Budget Bill Could Open the Door to Major Cuts in the FFELP
The U.S. Congress has passed a fiscal-2008 budget resolution that could open the door to billions of dollars in cuts to the Federal Family Education Loan Program, the largest federal student-aid program. The measure includes an instruction to congressional education committees to find $750 million in savings in mandatory-spending items to reduce the budget deficit. The provision clears the way for shifting potentially tens of billions of dollars from the FFELP to other expenditures within the committee’s jurisdiction, as long as the net result meets the deficit-reduction target.
Rep. George Miller, D-Calif., who chairs the House Committee on Education and Labor, confirmed that was the intent of the reconciliation instruction. “Each year, the [federal student-aid] programs waste billions of taxpayer dollars on excessive subsidies to lenders,” Miller said. “That money should be used as intended — to help parents and students pay for college, not to pad the profits of big banks and lenders.”

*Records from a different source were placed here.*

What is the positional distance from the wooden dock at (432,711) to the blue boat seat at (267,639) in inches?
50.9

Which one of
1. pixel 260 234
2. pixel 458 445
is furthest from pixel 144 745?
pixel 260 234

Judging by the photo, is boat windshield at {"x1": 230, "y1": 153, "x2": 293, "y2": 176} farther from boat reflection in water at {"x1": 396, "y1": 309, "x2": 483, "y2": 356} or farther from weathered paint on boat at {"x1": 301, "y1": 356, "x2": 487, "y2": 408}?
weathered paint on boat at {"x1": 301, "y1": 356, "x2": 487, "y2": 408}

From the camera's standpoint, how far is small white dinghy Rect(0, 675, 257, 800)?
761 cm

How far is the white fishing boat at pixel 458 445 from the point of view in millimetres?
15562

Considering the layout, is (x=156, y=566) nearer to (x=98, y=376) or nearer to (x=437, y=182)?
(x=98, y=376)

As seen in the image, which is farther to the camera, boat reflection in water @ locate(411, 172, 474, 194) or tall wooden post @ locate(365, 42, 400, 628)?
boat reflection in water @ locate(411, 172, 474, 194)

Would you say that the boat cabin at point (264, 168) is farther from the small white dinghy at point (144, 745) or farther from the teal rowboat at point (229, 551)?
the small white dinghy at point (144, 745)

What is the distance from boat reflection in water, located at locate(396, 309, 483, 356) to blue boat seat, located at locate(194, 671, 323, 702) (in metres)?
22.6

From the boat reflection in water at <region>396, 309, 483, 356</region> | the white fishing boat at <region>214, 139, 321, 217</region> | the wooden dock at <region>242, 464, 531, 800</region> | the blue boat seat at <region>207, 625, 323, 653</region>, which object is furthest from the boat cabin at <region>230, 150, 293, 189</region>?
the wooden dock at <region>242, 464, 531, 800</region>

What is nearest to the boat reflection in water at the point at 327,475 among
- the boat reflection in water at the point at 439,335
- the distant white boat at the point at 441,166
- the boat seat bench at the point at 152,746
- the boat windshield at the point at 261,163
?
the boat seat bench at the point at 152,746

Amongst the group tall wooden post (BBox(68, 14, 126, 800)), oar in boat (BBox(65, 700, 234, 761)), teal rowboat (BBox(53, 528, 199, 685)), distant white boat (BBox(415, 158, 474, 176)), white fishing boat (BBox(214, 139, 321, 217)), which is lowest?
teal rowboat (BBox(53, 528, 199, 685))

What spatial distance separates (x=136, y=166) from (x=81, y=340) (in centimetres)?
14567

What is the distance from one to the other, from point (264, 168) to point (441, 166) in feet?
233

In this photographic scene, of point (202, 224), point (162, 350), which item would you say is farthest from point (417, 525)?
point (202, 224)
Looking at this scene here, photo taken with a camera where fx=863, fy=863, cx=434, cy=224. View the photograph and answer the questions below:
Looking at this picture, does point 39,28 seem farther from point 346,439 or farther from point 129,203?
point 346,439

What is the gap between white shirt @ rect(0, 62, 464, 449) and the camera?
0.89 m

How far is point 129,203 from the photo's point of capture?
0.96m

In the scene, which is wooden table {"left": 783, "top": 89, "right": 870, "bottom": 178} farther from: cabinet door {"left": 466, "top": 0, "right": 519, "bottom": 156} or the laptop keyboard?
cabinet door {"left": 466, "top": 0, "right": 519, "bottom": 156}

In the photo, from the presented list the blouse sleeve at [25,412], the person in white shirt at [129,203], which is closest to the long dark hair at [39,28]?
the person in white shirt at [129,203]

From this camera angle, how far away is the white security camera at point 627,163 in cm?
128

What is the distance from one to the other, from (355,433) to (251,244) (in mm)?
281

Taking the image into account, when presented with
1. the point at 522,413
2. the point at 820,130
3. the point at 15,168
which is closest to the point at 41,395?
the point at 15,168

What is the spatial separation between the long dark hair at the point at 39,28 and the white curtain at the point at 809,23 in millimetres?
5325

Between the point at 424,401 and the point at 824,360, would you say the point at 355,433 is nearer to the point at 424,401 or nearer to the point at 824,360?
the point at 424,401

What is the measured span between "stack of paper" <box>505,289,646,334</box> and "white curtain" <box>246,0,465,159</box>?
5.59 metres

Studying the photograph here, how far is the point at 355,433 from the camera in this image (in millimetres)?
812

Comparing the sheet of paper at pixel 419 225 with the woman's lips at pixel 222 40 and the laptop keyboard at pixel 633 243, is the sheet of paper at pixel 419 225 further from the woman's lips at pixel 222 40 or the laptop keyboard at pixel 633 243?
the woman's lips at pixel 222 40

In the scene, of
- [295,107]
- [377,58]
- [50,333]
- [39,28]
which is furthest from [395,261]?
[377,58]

Rep. Howard “Buck” McKeon of California, the ranking Republican on the House Education Committee, argued that the proposal was an abuse of the reconciliation process and vowed to fight any attempt to disadvantage the FFELP to the benefit of the William D. Ford Direct Loan Program. “I won’t stand idly by if the majority attempts to drive a stake through the heart of the market-based loan program,” McKeon said. “This would be terrible news for students and taxpayers alike, and I will do all I can to fight against it.”
The budget resolution sets the broad parameters for spending and taxation decisions that then are fleshed out through the reconciliation and annual appropriations processes.